→ İş maddesi 1
Belge kesitine göre şu ifadeler doğru mu: (a) BBC’nin manşeti, seçimlerin ikinci turunun nihai sonucu açıklandığında atılmıştı; (b) manşette Erdoğan “10 yıllık” lider olarak anılıyordu; (c) alt satırlara göre muhafazakâr kadınların kılık kıyafetine getirilen hürriyet Erdoğan’a destek sağlamıştı? Her biri için evet ya da hayır deyip belirleyici sözleri metinden birebir alıntılar mısın?
→ İş maddesi 2
Belge kesitinden "Bu arada seçimlerin" sözlerinin geçtiği yerden başlayıp "bir destek sağlamıştı." sözlerinden sonra durarak ilgili bölümü hiç değiştirmeden yeniden yazar mısın?

→ Belge kesiti
=-=-=

Bu arada seçimlerin ikinci turu yapılıp nihai sonucu açıklandığında (28 Mayıs günü) BBC’nin manşeti şöyleydi: “Erdoğan: Türkiye’nin 20 Yıllık Muazzam Lideri”. Spottaki cümlelere göre Erdoğan, Atatürk’ten beri Türkiye’nin gördüğü en güçlü liderdi ve ülkeyi değiştiriyordu. Alt satırlardaki tespitlere göre, Türkiye’nin kamu alanlarında görünmesi adeta yasaklanmış muhafazakâr kadınların kılık kıyafetine getirdiği hürriyet Erdoğan’a dikkat çekici bir destek sağlamıştı.

=-=-=

→ Mevcut veriler

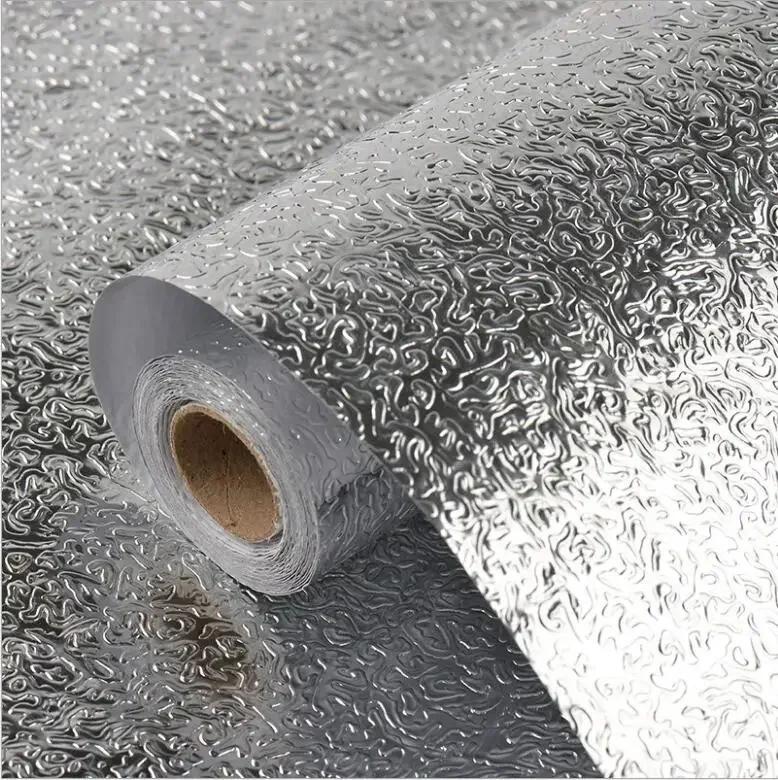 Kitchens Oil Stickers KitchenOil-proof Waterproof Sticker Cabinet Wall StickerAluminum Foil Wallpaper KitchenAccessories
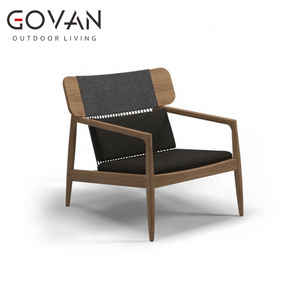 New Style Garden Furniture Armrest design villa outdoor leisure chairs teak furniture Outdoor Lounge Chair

=-=-=

→ Alıştırma sonucu 1
(a) Evet: “seçimlerin ikinci turu yapılıp nihai sonucu açıklandığında (28 Mayıs günü) BBC’nin manşeti şöyleydi”
(b) Hayır: “Erdoğan: Türkiye’nin 20 Yıllık Muazzam Lideri”
(c) Evet: “muhafazakâr kadınların kılık kıyafetine getirdiği hürriyet Erdoğan’a dikkat çekici bir destek sağlamıştı”

→ Alıştırma sonucu 2
Bu arada seçimlerin ikinci turu yapılıp nihai sonucu açıklandığında (28 Mayıs günü) BBC’nin manşeti şöyleydi: “Erdoğan: Türkiye’nin 20 Yıllık Muazzam Lideri”. Spottaki cümlelere göre Erdoğan, Atatürk’ten beri Türkiye’nin gördüğü en güçlü liderdi ve ülkeyi değiştiriyordu. Alt satırlardaki tespitlere göre, Türkiye’nin kamu alanlarında görünmesi adeta yasaklanmış muhafazakâr kadınların kılık kıyafetine getirdiği hürriyet Erdoğan’a dikkat çekici bir destek sağlamıştı.